LeakBoost: Perceptual-Loss-Based Membership Inference Attack
Amit Kravchik Taub , Fred M. Grabovski , Guy Amit , Yisroel Mirsky
Published on arXiv
2602.05748
Membership Inference Attack
OWASP ML Top 10 — ML04
Key Finding
LeakBoost raises AUC from near-chance (0.53–0.62) to 0.81–0.88 and increases TPR at 1% FPR by over an order of magnitude over strong baseline membership inference attacks.
LeakBoost
Novel technique introduced
Membership inference attacks (MIAs) aim to determine whether a sample was part of a model's training set, posing serious privacy risks for modern machine-learning systems. Existing MIAs primarily rely on static indicators, such as loss or confidence, and do not fully leverage the dynamic behavior of models when actively probed. We propose LeakBoost, a perceptual-loss-based interrogation framework that actively probes a model's internal representations to expose hidden membership signals. Given a candidate input, LeakBoost synthesizes an interrogation image by optimizing a perceptual (activation-space) objective, amplifying representational differences between members and non-members. This image is then analyzed by an off-the-shelf membership detector, without modifying the detector itself. When combined with existing membership inference methods, LeakBoost achieves substantial improvements at low false-positive rates across multiple image classification datasets and diverse neural network architectures. In particular, it raises AUC from near-chance levels (0.53-0.62) to 0.81-0.88, and increases TPR at 1 percent FPR by over an order of magnitude compared to strong baseline attacks. A detailed sensitivity analysis reveals that deeper layers and short, low-learning-rate optimization produce the strongest leakage, and that improvements concentrate in gradient-based detectors.
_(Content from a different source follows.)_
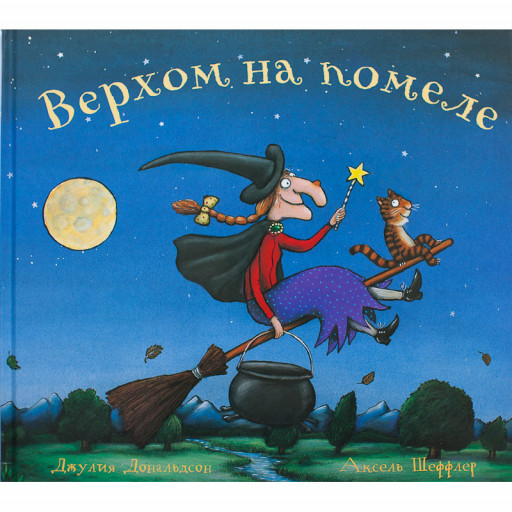 Дональдсон Джулия и Шеффлер Аксель. Верхом на помеле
LeakBoost thus offers a modular and computationally efficient way to assess privacy risks in white-box settings, advancing the study of dynamic membership inference.
Key Contributions
- LeakBoost framework that synthesizes interrogation images by optimizing a perceptual (activation-space) objective to amplify representational differences between training members and non-members
- Modular design that wraps existing off-the-shelf membership detectors without modifying them, boosting their performance substantially at low FPR
- Sensitivity analysis identifying that deeper layers, short optimization, and low learning rates maximize leakage, concentrated in gradient-based detectors
🛡️ Threat Analysis
Core contribution is a new membership inference attack method (LeakBoost) that actively probes model internals via perceptual-loss optimization to determine whether a sample was in the training set.